Vendredi dernier, Pierre-Olivier Zappa, journaliste à TVA, mettait en ligne sur Facebook une vidéo plus comique qu’inquiétante. On y voyait son collègue Maxime Landry questionnant un jeune collégien, exaspéré par les lacunes démocratiques de l’association étudiante du Cégep du Vieux-Montréal à laquelle il est rattaché. Alors qu’il s’affaire à expliquer devant la caméra les raisons de son découragement, quelques jeunes se pointent, se masquant le visage avec ce qu’ils ont sous la main et l’accusant de ne pas respecter un «huis clos médiatique» qui aurait été voté. J’avoue que j’ai pouffé de rire et que dès que j’y repense, c’est presque un réflexe, ma rate se dilate. Ah, les jeunes cons! Un huis clos médiatique? Et puis quoi encore? Il faut d’ailleurs voir le visage du pauvre bougre qui se voit ainsi accusé de déni de démocratie, presque amusé par son découragement, souriant par dépit devant l’absurde de la situation. Il ne semble pas en revenir. J’aurais aimé être à sa place, un peu comme devant un grand canyon ou une falaise spectaculaire, avec l’air de dire: «Fiou! C’est vraiment creux! Faudrait pas tomber!»
Très convaincus, les jeunes masqués clament le «devoir moral» de ne pas parler aux médias. Il y a quelque chose de séduisant dans cette candeur de l’engagement. Le journaliste tente bien de les convaincre de se démasquer pour s’adresser à la caméra, rien n’y fera.
Autre moment moins comique, toujours la semaine dernière. Dominic Brassard de Radio-Canada mettait en ligne un court extrait audio rendant compte d’une forte opposition de manifestants à l’UQAM alors qu’il tentait avec un collègue de Cogeco d’aller parler aux professeurs. On y entend de la bousculade, ils semblent nombreux à les entourer. Les mots entendus sont sans équivoque: «On veut pas te voir, décâlisse!» Le tout se termine dans une sorte de cri de ralliement: «Bouge, bouge, bouge!», à la manière des policiers qui chassent les manifestants.
Évidemment, à la suite de la diffusion de ces épisodes médiatiques, nous avons été placés devant une belle unanimité: le jeune con masqué a dépassé les bornes. C’est peut-être vrai. En tout cas, il y a de quoi s’interroger.

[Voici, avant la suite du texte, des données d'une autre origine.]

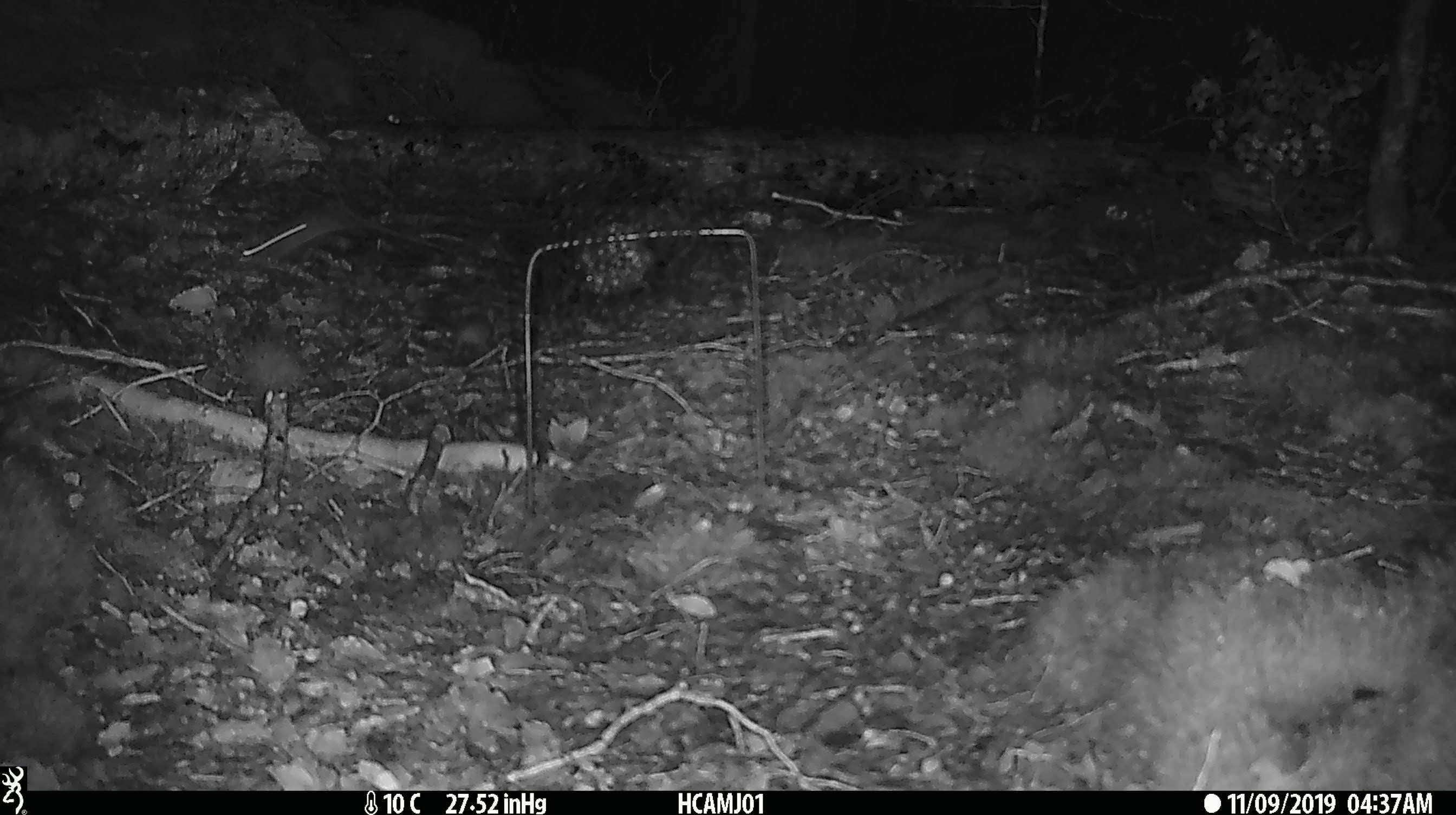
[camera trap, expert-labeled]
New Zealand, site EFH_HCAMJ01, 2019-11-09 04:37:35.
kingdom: Animalia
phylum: Chordata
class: Mammalia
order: Rodentia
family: Muridae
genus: Mus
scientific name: Mus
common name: mouse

Mais le jeune con masqué ne signifie pas à lui seul. Il prend place dans un système de signes, une langue que nous pouvons comprendre et où s’opposent des différences.
Si ces histoires de huis clos médiatique et de journalistes bousculés ont une certaine valeur, c’est justement parce que le jeune con masqué est en opposition avec tout et, plus précisément dans ces cas, avec la presse. Parler avec des journalistes, collaborer avec eux et les laisser faire librement leur travail sont autant d’occasions de jouer le jeu des pouvoirs dont on conteste, à tort ou à raison, la légitimité.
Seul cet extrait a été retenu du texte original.